Plaintiff's previously filed suit against Lt. Dale Smith, Case Worker Gainer, Caseworker Sindy, Lt. Miller, Sgt. Iser, Sgt. Guilliam, Sgt. Tyndale, again alleging overall failure to protect and lack of a policy to address risks to Plaintiff's health and safety and an overarching conspiracy, was likewise dismissed. See Henson v. Smith, Civil Action No. RWT-13-2266 (D. Md.).

Plaintiff previously sued Warden Frank B. Bishop, Jr., Lt. William E. Miller, Major Robert M. Friend, Lt. Bradley Wilt, Sergeant Walter Iser, CO II Jesse L. Lambert, CO II Christopher Anderson, CO II Nicolas Soltas, and CO II Steven Miller alleging that he was the target of a campaign of murder carried out by correctional staff and specifying an assault on June 20, 2014. See Henson v. Bishop, Civil Action No. RDB-14-2131 (D. Md.). Defendants were granted summary judgment in that case.

Other complaints raising bald conspiracy claims were dismissed sua sponte by the Court. See Henson v. Wilt, et al., Civil Action No. RDB-14-3724 (D. Md.); Henson v. Friend et al., Civil Action No. RDB-14-3825 (D. Md.), and Henson v. Miller et al., Civil Action No. RDB-15-28 (D. Md.).
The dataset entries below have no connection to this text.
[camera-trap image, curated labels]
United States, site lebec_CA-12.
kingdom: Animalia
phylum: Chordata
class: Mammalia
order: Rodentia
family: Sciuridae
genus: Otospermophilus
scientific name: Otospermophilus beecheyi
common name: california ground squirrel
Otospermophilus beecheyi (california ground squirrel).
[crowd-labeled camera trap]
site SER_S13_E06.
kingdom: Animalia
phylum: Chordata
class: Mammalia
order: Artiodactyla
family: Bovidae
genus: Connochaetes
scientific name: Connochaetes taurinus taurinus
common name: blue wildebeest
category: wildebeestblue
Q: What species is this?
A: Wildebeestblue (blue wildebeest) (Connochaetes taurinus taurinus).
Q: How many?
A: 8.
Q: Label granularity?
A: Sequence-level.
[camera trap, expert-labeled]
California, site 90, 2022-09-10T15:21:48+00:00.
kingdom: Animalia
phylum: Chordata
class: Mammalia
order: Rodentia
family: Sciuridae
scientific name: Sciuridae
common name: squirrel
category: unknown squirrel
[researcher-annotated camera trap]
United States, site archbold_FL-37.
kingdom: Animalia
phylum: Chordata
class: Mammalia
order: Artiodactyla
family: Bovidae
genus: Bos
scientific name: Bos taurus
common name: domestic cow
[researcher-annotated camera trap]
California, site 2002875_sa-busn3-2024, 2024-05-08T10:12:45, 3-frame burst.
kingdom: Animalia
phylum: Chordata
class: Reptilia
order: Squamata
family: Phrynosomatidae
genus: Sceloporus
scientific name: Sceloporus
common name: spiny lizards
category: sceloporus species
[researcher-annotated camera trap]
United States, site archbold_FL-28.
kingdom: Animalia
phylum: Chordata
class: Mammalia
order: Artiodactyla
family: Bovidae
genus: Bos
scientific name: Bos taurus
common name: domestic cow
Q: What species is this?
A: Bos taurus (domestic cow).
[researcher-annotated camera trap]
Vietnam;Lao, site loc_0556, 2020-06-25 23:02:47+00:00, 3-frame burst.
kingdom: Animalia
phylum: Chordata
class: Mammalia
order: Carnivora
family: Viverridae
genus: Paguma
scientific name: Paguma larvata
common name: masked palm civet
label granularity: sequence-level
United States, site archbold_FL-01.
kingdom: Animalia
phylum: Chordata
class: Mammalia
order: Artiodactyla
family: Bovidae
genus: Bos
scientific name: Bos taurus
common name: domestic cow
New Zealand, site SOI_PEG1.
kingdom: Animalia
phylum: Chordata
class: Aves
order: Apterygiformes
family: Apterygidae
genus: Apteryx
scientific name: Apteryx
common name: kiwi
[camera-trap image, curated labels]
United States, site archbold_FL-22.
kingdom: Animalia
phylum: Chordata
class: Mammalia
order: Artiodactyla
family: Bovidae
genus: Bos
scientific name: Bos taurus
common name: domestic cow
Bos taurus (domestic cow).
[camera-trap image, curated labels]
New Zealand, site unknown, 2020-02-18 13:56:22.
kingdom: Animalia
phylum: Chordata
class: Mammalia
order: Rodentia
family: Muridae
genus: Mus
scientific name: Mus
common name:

Where there has been a final judgment on the merits in a prior suit; an identity of the cause of action in both the earlier and the later suit; and an identity of parties or their privies in the two suits, res judicata is established. See Pension Ben. Guar. Corp. v. Beverley, 404 F.3d 243, 248 (4th Cir. 2005). The doctrine of res judicata precludes the assertion of a claim after a judgment on the merits in a prior suit by the same parties on the same cause of action. See Meekins v. United Transp. Union, 946 F.2d 1054, 1057 (4th Cir. 1991). In addition, "`[n]ot only does res judicata bar claims that were raised and fully litigated, it prevents litigation of all grounds for, or defenses to, recovery that were previously available to the parties, regardless of whether they were asserted or determined in the prior proceeding.'" Id., quoting Peugeot Motors of America, Inc. v. Eastern Auto Distributors, Inc., 892 F.2d 355, 359 (4th Cir. 1989).

6. "[D]iscovery shall not commence . . . until a scheduling order is entered."